Authoritarian Origins of Democratic Party Systems in Africa

That is the title of a new book by Rachel Riedl of Northwestern University on party system development in Africa following re-democratization in the early 1990s. Riedl writes:

To explain these country’s divergent development, I point to earlier authoritarian strategies to consolidate support and maintain power. The initial stages of democratic opening provide an opportunity for authoritarian incumbents to attempt to shape the rules of the new multiparty system in their own interests, but their power to do so depends on the extent of local support built up over time. Where authoritarian incumbents are strong, they tightly control the democratic transition process, which paradoxically leads to higher party system institutionalization in the new democratic system.  Conversely, where authoritarian incumbents are weak, they lose control of the transition agenda and new players contribute in uncoordinated ways to press for greater reform and more open participation, which results in lower party system institutionalization in the democratic era.  The particular form of the party system that emerges from the democratic transition is sustained over time through isomorphic competitive pressures embodied in the new rules of the game, the forms of party organization, and the competitive strategies that shape party and voter behavior alike.

The book is an excellent resource for understanding the evolution of party systems on the Continent.

Implied in the book’s argument is the centrality of state capacity to well-ordered development and consolidation of democracy. As the case of Mali shows, if there was ever a precondition for democracy it is certainly a reasonable level of state capacity.
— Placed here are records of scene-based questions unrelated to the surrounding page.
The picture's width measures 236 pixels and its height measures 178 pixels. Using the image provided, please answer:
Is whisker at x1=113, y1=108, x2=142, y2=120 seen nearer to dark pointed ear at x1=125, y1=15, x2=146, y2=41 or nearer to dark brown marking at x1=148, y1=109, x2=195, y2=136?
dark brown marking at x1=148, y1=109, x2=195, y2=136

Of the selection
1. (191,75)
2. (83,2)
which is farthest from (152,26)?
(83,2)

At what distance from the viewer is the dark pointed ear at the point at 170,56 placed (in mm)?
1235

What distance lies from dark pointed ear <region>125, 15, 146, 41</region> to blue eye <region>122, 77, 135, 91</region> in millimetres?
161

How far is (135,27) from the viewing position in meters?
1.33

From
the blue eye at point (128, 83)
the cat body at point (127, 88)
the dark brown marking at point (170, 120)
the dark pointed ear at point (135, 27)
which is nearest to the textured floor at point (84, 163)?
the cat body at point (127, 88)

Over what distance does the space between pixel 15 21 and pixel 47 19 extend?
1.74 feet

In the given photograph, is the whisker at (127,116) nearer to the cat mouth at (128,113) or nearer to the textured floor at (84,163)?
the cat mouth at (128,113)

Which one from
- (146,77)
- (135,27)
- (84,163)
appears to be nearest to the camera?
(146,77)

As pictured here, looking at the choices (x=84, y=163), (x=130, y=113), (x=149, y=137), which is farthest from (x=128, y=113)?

In other words, there has to be empowerment before limitation, or else you get collapse.


2 thoughts on “Authoritarian Origins of Democratic Party Systems in Africa

  1. Why is democracy a preferred end? I mean, why democracy over monarchy or statelessness? To me, democracy is that system that blurs the class consciousness between the ruler and the ruled;

    Democracy means that the ruler is just a caretaker of collectively owned government. Like all forms of socialism, the incentive to exploit and not maintain long term capital value of a certain territory is drastically reduced, as the caretaker and his cronies seek to get as much as they can, while in power. Democracy is promotes shortsightedness.

    Compare that with a monarchy. The monarch de facto owns everything. It is his private property, and therefore the incentive to maintain value long term is higher than in a democracy. Should the king “over-exploit,” he knows he will lose his splendor, as the capital value of his kingdom will be reduced.Therefore, there is tendency toward farsightedness and controlled exploitation.

    These are just two points I want to lightly demonstrate. I have often read your posts, but nowhere you have justified democracy over another system; or why in a multiethnic Africa, it should be the preferred mode of political organization. To me, you seem to treat democracy as a given and a good thing.


  2. Perhaps the corruption, brutality and political inefficiencies of monarchism are the possible reason? The reason why people treat democracies as a good thing is that a stable democracy is noted for having far less corruption, political violence and peaceful transfers of power.
    And for all your praise of monarchy, perhaps you should take a moment to think of exactly why most monarchies that survived into the 20th century were either overthrown or gave up power. It was because they didn’t display any of these incredible traits you ascribe to them.